SHIVERS has contributed new insights into the burden of influenza, vaccine effectiveness, influenza immunology respiratory syncytial virus (RSV), and other respiratory viruses, especially among children and older adults.
The study has resulted in more than 17 peer-reviewed publications, including high profile journals such as Lancet and Journal of Infectious Diseases.
SHIVERS has already received a number of awards and was selected by the Ministry of Business, Innovation and Employment as one of five case studies of science impact in New Zealand in 2016 in terms of its beneficial changes in economic, health social or cultural outcomes.
Dr Huang says the award is a confirmation of the excellent collaboration at the national and international level.

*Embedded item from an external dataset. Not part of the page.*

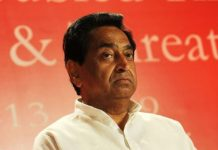 -Kamal-Nath-ji--You-do-not-even-hear-this-echo-Big-boss-chahte-hain'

“It would be impossible to achieve these important and critical study outcomes without our devoted, committed, world-class, high-calibre key collaborators from other organisations – Auckland District Health Board, Counties Manukau District Health Board, the University of Auckland, the University of Otago, WHO Collaborating Centre at St Jude Children’s Research Hospital in Memphis USA and Centers for Disease Control and Prevention in Atlanta USA”.
“I also feel extremely grateful to all our study participants for their whole-hearted support over the last six years.
“I would like to use the Chinese phrase “天时地利人和”. The literal translation is it needs three conditions: favourable climatic, geographic and human conditions. The common English translation is: right time, right place and right people.”